In August 2021, a jury trial was conducted on Conaway’s claims. Depositions of the
physicians who performed the surgeries were presented as evidence. The jury in Conaway’s trial
answered the pertinent questions on the verdict form as follows:
QUESTION NO. 1: Did Tonie Conaway sustain an accidental bodily injury?
Answer: yes . . .
QUESTION NO. 2: Did Tonie Conaway’s accidental bodily injury arise out of the
ownership, operation, maintenance, or use of a motor vehicle as a motor vehicle on
June 9, 2015?
Answer: yes . . .
QUESTION No. 3: Were allowable expenses incurred by or on behalf of Tonie
Conaway arising out of the accidental bodily injury referred to in Question No. 2?
* * *
A. Answer: yes . . .
B. If your answer is “yes,” what is the amount of allowable expenses owed to the
plaintiff (include only expenses not already paid by the defendant)?
$0.
Thereafter, a judgment of no cause of action in favor of defendant was entered in Conaway’s case.
In October 2022, plaintiff filed a motion in limine asking the trial court, under collateral
estoppel and res judicata, to bar defendant from relitigating the issues of whether an accidental
bodily injury was sustained by Conaway, and whether allowable expenses were incurred. Plaintiff
asserted that the only issue to be decided in the instant case was the reasonable and customary rate
for the medical services plaintiff provided to Conaway.

--

Work to complete:
• 1. Rewrite the court opinion paragraph beginning "In October 2022, plaintiff filed a motion in limine" in a shorter form, keeping its main facts.
• 2. Write a continuation of the court opinion about Conaway's claims, starting after its final sentence.
The records are not needed.

Provided data:
--

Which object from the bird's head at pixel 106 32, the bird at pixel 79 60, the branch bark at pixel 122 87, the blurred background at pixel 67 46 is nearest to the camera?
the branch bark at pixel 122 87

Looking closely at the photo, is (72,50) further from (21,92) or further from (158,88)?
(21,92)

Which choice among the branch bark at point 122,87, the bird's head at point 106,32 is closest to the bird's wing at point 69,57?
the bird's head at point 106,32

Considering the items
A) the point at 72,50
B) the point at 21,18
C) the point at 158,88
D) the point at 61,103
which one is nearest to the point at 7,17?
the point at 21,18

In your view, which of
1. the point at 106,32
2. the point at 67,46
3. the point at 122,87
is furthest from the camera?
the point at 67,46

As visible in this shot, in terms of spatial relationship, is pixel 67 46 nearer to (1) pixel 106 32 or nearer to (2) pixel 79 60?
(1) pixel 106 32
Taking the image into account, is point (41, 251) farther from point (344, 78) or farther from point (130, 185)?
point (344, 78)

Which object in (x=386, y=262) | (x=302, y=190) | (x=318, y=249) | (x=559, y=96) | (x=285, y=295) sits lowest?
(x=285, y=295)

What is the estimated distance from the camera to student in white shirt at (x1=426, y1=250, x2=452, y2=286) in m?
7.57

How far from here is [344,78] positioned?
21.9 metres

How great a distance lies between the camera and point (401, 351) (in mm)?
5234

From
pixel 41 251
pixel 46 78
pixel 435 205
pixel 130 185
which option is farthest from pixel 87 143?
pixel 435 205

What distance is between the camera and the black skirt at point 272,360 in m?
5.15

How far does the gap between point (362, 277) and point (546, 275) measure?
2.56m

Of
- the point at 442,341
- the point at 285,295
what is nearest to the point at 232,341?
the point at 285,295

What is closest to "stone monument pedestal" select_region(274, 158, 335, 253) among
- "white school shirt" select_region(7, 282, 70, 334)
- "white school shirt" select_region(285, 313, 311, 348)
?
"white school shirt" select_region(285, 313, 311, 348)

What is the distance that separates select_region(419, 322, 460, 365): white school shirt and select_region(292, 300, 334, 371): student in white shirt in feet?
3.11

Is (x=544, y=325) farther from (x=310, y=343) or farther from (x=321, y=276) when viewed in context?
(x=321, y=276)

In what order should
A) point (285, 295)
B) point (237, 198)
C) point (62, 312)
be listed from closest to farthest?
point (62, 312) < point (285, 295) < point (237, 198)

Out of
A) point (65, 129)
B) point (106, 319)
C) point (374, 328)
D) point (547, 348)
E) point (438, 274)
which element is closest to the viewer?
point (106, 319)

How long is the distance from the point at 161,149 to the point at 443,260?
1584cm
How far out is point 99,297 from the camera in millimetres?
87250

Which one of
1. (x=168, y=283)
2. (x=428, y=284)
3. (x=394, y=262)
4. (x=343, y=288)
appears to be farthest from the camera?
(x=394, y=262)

--

Answers in order:
• 1. In October 2022, plaintiff filed a motion in limine. It asked the trial court, under collateral estoppel and res judicata, to bar defendant from relitigating two issues: whether Conaway sustained an accidental bodily injury and whether allowable expenses were incurred. Plaintiff argued that the only issue left to decide was the reasonable and customary rate for the medical services plaintiff provided to Conaway.

• 2.
Defendant responded, arguing that the jury in Conaway’s case implicitly found that
medical treatment provided to Conaway after June 2017, when defendant stopped paying no-fault
benefits, was not related to injuries sustained in the accident—because the jury concluded that no
allowable expenses were owed to Conaway, including the outstanding bills of the two surgeons
who performed the surgeries in plaintiff’s facility. And, defendant argued, res judicata and
collateral estoppel applied to the Conaway jury verdict to bar plaintiff’s claim; thus, this matter
should be dismissed.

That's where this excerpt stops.